SOURCE EXCERPT:

United States Senator Simon Guggenheim and his wife established the John Simon Guggenheim Memorial Foundation in 1925 as a memorial to a son who died April 26, 1922. The Foundation offers Fellowships to further the development of scholars and artists by assisting them to engage in research in any field of knowledge and creation in any of the arts, under the freest possible conditions and irrespective of race, color, or creed. The Foundation receives between 3,500 and 4,000 applications each year. Although no one who applies is guaranteed success in the competition, there is no prescreening: all applications are reviewed. Approximately 200 Fellowships are awarded each year.

Often characterized as “midcareer” awards, Guggenheim Fellowships are intended for men and women who have already demonstrated exceptional capacity for productive scholarship or exceptional creative ability in the arts. The following APSA members received fellowships this year.

MARK R. BEISSINGER

Mark R. Beissinger is the Henry W. Putnam Professor of Politics at Princeton University, where he has been director of the Princeton Institute for International and Regional Studies. He previously served on the faculties of Harvard University and the University of Wisconsin–Madison and received his BA from Duke University and PhD from Harvard University.

Beissinger’s main areas of interest are social movements, revolutions, nationalism, state-building, and imperialism, with particular geographic focus on Russia and the post-Soviet states. In addition to numerous articles and book chapters, Beissinger is author or editor of five books. His book Nationalist Mobilization and the Collapse of the Soviet State (2002) received multiple awards, including the Woodrow Wilson Foundation Award for the best book published in the United States in the field of government, politics, or international affairs as well as the Mattei Dogan Award for the best book published in the field of comparative research.

Beissinger has held residential fellowships at the Institute for Advanced Study at Princeton, the Wissenschaftskolleg zu Berlin, the Woodrow Wilson International Center for Scholars, and the Davis Center for Russian and Eurasian Studies at Harvard University. His work has also been supported by the National Science Foundation, the National Endowment for the Humanities, Fulbright-Hays, IREX, and the Ford, Rockefeller, and Olin Foundations, and he has served as president of the American Association for the Advancement of Slavic Studies.

OBJECTIVE: According to the passage on the Guggenheim Fellowships, how many applications does the Foundation receive each year?

Entries from a dataset:
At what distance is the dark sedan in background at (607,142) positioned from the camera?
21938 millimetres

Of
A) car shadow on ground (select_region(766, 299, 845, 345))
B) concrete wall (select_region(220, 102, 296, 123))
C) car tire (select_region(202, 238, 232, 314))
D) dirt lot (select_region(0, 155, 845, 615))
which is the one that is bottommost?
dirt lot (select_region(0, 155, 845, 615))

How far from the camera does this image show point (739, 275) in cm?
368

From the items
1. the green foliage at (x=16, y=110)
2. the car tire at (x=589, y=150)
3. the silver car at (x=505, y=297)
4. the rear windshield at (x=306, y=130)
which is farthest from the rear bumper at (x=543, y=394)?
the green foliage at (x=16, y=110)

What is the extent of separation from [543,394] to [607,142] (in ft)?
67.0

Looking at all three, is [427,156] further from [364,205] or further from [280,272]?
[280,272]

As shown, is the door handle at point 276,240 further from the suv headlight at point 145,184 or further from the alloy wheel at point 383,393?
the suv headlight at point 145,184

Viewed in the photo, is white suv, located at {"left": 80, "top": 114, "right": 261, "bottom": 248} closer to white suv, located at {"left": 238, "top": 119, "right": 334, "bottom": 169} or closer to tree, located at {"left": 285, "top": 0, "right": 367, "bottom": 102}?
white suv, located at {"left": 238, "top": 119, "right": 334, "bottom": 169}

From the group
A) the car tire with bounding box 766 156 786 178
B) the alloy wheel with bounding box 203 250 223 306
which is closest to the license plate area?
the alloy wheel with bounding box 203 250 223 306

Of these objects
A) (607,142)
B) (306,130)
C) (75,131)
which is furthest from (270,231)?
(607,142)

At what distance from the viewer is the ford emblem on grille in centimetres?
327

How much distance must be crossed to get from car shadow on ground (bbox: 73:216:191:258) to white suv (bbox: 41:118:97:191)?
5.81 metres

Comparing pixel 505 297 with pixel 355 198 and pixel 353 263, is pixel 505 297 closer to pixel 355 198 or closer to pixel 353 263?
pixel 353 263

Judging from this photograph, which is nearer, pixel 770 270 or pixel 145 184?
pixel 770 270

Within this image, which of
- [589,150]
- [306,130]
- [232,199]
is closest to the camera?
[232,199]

---

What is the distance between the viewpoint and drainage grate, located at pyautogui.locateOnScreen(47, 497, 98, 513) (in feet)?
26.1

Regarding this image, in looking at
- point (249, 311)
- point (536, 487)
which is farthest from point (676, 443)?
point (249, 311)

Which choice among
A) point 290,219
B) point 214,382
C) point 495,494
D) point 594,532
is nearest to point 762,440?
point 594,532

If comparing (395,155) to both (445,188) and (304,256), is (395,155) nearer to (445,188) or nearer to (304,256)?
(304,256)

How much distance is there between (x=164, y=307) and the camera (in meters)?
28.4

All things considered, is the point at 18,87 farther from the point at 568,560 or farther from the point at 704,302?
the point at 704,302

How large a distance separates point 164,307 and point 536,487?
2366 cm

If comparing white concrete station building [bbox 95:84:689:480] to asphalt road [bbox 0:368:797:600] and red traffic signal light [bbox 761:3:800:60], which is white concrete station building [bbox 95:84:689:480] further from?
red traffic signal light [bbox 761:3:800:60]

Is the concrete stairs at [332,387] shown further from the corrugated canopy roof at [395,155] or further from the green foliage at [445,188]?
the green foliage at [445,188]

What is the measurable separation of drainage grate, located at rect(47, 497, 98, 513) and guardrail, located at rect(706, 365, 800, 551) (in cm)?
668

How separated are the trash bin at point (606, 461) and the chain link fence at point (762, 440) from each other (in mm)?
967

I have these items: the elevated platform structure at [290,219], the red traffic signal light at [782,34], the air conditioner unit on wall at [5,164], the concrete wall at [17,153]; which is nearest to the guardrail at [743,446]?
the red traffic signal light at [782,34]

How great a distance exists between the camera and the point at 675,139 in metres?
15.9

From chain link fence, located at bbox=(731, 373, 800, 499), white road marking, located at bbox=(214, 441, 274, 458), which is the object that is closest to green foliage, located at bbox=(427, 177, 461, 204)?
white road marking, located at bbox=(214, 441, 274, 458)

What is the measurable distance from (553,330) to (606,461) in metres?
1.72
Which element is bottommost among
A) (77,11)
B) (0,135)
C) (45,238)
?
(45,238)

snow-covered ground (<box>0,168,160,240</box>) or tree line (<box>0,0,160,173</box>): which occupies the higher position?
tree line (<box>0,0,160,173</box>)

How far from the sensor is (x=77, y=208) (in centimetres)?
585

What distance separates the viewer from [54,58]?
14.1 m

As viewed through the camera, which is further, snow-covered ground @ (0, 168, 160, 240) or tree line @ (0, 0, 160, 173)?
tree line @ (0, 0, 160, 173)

* * *

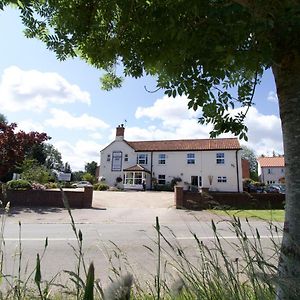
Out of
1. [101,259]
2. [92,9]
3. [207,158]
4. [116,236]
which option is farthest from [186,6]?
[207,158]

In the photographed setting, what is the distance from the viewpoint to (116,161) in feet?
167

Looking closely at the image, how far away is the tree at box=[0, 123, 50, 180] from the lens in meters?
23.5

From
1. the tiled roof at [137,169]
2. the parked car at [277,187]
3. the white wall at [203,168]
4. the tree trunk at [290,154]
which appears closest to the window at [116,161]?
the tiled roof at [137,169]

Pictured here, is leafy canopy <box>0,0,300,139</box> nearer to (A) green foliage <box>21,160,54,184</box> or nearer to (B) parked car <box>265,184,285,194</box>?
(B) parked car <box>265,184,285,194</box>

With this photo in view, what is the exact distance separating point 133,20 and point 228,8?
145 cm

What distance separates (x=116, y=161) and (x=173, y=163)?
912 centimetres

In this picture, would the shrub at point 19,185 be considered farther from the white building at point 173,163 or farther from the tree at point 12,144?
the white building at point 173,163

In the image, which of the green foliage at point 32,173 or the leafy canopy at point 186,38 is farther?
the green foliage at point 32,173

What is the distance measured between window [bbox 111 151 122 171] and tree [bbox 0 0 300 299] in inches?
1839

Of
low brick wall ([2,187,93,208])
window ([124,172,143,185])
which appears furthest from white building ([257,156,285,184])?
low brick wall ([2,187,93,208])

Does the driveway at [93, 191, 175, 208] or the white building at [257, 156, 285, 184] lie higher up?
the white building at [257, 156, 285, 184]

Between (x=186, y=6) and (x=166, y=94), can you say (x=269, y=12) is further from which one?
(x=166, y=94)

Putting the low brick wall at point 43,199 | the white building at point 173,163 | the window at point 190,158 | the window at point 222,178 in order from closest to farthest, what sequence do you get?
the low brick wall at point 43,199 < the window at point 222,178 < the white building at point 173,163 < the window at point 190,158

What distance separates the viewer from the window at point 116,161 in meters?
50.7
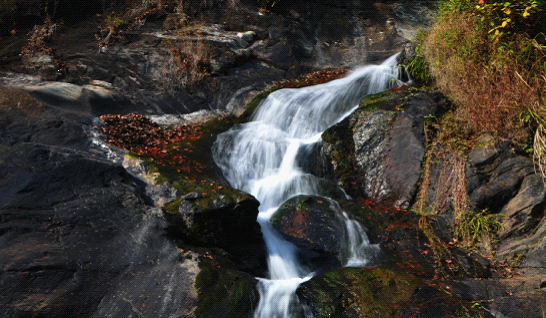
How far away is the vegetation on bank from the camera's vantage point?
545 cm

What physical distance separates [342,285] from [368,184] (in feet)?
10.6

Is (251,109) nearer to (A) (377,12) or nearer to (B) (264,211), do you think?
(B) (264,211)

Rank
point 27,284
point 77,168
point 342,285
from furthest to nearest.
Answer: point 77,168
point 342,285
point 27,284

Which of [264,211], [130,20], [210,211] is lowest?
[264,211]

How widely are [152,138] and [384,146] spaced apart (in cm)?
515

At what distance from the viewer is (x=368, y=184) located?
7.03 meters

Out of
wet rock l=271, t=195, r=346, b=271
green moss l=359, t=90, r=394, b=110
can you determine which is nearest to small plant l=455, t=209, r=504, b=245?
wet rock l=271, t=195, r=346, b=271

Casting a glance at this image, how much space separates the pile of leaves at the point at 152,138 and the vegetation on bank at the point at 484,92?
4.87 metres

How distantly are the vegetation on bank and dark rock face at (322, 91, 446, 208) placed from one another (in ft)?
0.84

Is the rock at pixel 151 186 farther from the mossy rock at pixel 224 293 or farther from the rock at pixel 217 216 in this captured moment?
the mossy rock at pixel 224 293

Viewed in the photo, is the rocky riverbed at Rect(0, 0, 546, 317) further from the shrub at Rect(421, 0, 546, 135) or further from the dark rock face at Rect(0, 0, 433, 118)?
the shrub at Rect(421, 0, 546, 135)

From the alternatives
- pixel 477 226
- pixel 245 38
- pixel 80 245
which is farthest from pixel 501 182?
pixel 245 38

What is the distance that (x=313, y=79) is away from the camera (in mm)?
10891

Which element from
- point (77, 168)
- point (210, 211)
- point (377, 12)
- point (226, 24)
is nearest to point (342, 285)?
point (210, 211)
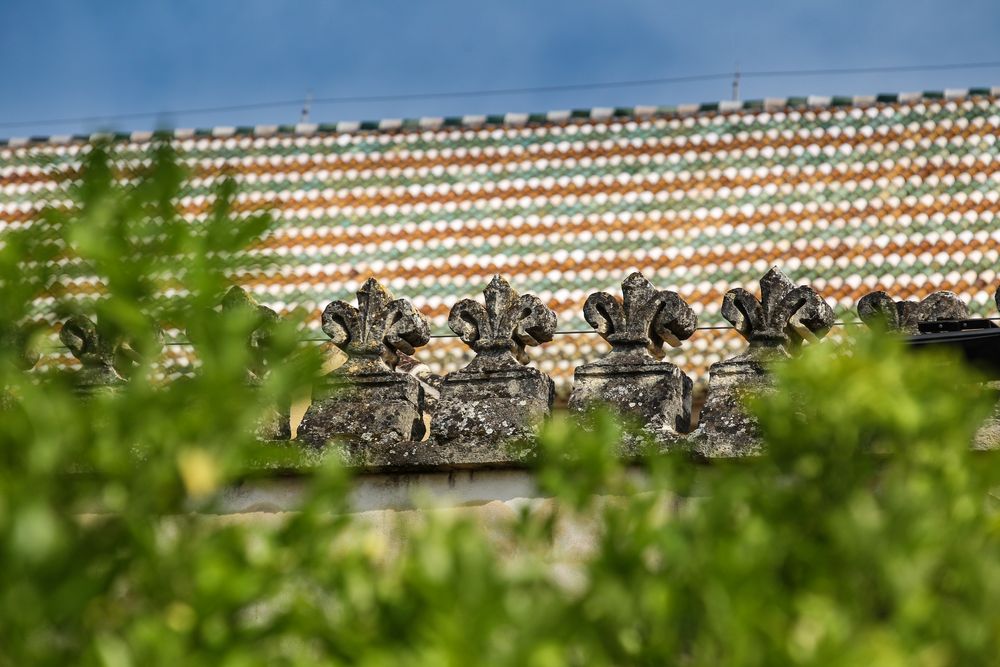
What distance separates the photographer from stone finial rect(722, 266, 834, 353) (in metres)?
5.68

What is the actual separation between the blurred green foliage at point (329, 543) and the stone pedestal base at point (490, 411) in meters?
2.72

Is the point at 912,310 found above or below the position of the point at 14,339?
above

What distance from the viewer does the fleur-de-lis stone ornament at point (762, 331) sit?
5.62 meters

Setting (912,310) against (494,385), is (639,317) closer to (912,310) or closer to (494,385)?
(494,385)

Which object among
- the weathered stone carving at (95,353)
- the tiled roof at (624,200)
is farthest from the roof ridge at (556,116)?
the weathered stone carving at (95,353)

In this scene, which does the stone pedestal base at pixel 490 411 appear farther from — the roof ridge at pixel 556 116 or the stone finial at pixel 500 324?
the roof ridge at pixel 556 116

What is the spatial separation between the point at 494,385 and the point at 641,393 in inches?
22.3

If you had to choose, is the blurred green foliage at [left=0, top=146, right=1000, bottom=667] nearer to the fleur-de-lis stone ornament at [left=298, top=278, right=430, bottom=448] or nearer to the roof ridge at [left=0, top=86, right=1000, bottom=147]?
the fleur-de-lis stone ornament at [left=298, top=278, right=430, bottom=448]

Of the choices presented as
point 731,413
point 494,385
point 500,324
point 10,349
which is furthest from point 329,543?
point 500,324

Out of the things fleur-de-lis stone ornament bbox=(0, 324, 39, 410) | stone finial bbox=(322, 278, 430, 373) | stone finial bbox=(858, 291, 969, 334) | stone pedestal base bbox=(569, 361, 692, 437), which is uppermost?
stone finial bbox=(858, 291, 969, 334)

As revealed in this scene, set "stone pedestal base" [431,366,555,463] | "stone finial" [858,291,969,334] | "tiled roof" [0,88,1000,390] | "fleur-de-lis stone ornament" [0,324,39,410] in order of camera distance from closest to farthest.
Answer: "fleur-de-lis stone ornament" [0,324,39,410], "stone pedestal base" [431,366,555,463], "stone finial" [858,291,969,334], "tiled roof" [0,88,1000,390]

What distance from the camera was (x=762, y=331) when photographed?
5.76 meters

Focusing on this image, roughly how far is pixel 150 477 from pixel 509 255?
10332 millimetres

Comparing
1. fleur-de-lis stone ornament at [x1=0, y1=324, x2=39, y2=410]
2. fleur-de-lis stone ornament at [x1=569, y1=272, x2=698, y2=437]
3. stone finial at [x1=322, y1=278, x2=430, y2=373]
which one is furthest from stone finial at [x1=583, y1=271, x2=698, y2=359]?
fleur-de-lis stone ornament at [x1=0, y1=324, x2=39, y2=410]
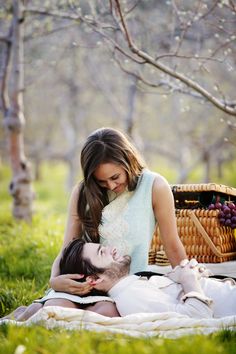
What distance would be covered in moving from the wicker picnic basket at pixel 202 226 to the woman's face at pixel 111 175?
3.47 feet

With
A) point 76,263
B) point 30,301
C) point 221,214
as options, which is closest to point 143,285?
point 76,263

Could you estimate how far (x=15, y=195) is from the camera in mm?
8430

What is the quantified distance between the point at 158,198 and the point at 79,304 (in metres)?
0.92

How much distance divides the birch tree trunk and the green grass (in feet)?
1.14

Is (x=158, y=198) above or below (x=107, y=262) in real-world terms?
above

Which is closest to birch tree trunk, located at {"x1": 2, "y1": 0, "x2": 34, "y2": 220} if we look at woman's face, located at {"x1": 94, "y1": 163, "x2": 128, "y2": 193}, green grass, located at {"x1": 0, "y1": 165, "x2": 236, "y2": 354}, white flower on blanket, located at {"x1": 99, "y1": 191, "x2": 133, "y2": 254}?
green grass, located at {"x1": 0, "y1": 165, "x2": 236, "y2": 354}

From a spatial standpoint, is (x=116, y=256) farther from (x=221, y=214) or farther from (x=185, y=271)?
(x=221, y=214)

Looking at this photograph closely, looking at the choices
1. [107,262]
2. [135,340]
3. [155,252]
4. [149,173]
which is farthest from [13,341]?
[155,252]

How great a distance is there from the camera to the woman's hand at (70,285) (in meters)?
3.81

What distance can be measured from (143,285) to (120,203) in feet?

ANSWER BELOW: Between 3,500 and 4,000.